------ Listed records

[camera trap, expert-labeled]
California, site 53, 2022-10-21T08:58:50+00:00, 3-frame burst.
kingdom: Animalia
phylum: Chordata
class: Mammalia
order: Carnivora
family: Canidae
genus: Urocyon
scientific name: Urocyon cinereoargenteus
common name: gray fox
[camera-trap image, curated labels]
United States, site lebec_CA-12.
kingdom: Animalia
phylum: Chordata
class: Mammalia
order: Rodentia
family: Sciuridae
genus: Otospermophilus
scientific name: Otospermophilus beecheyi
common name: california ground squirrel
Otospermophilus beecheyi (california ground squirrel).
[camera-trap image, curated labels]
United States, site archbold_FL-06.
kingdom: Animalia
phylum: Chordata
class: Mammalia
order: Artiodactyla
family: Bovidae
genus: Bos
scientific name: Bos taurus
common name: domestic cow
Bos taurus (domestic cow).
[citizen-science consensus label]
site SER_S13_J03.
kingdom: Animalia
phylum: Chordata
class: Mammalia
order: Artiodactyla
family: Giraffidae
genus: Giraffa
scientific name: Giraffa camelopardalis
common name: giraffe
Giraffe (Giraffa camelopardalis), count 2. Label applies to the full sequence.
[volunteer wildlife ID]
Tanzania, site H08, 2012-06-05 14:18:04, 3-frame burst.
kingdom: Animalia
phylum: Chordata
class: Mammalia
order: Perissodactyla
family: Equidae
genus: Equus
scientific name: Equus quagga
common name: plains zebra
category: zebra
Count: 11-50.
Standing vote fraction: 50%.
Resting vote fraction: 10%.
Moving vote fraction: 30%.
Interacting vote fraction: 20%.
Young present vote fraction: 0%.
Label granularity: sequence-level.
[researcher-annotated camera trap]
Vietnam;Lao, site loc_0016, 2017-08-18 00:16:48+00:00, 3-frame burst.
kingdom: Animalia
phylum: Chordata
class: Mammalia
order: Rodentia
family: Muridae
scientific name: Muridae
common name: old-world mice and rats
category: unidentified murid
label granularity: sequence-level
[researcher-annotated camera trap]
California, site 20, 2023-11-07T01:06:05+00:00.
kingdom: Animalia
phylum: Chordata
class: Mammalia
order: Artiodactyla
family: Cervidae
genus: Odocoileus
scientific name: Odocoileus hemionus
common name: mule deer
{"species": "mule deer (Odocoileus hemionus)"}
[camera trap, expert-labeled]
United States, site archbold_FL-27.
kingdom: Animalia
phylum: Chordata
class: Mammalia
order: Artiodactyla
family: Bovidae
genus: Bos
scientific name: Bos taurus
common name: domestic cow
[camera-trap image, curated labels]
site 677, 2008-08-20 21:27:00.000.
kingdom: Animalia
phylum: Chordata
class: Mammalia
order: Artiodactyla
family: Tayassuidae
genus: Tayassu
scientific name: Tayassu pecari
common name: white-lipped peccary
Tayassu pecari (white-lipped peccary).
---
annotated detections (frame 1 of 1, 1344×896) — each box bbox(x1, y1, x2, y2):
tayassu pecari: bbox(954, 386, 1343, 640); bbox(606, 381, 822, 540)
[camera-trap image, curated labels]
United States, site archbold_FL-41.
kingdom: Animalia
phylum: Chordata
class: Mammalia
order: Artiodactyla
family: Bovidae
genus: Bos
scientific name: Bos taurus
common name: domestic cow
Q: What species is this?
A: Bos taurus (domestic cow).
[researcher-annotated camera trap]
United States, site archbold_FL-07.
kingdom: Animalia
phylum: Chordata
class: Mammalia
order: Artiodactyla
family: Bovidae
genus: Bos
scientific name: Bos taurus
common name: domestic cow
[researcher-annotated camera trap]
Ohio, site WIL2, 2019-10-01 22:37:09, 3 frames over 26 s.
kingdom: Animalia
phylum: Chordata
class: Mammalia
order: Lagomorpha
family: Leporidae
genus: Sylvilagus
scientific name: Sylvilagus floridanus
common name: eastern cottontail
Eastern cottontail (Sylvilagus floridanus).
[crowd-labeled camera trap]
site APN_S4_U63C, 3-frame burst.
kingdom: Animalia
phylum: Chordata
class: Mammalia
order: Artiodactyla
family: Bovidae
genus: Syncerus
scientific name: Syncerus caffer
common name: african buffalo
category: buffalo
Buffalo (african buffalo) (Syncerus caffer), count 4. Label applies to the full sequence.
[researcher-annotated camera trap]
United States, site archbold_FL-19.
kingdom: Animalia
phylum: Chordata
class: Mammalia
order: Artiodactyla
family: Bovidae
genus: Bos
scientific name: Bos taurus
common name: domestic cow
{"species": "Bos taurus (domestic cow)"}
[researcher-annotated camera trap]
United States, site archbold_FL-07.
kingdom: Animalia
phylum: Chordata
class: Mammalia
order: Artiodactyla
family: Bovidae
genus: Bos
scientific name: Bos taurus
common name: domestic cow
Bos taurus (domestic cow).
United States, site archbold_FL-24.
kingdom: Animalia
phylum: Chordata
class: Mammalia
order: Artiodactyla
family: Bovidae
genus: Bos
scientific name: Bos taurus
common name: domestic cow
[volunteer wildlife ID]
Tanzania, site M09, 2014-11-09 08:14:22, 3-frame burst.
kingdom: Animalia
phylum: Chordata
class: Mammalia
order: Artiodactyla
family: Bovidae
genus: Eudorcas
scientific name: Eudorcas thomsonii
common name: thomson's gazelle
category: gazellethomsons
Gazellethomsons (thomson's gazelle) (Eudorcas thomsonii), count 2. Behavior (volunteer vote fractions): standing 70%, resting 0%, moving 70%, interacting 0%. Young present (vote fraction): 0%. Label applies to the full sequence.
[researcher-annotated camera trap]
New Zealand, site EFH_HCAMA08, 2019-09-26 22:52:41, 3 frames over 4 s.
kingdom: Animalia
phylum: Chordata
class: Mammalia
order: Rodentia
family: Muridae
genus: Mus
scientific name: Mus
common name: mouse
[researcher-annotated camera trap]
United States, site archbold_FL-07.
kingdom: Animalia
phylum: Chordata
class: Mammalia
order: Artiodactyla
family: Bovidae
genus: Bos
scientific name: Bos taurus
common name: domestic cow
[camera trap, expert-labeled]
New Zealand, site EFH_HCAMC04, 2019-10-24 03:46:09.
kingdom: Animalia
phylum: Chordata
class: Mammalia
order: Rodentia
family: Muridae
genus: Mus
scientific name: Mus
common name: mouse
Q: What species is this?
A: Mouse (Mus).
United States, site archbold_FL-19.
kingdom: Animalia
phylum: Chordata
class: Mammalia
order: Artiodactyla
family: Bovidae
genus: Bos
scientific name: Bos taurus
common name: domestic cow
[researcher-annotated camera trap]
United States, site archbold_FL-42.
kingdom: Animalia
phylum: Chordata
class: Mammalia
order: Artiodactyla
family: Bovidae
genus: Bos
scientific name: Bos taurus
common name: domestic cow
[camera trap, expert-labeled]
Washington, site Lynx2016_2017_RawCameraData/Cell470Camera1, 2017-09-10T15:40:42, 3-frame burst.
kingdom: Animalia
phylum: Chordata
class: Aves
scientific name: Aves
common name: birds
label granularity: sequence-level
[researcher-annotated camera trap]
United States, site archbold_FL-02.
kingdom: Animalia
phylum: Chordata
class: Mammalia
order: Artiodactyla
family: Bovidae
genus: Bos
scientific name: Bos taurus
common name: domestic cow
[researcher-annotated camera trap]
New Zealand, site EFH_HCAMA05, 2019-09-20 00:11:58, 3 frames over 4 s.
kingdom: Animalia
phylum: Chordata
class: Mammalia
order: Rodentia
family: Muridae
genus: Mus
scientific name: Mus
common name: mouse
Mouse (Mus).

------------

> _The problem_
The answer must be a single number: how many lines of the entries contain "States".

> _Solution to the exercise_
12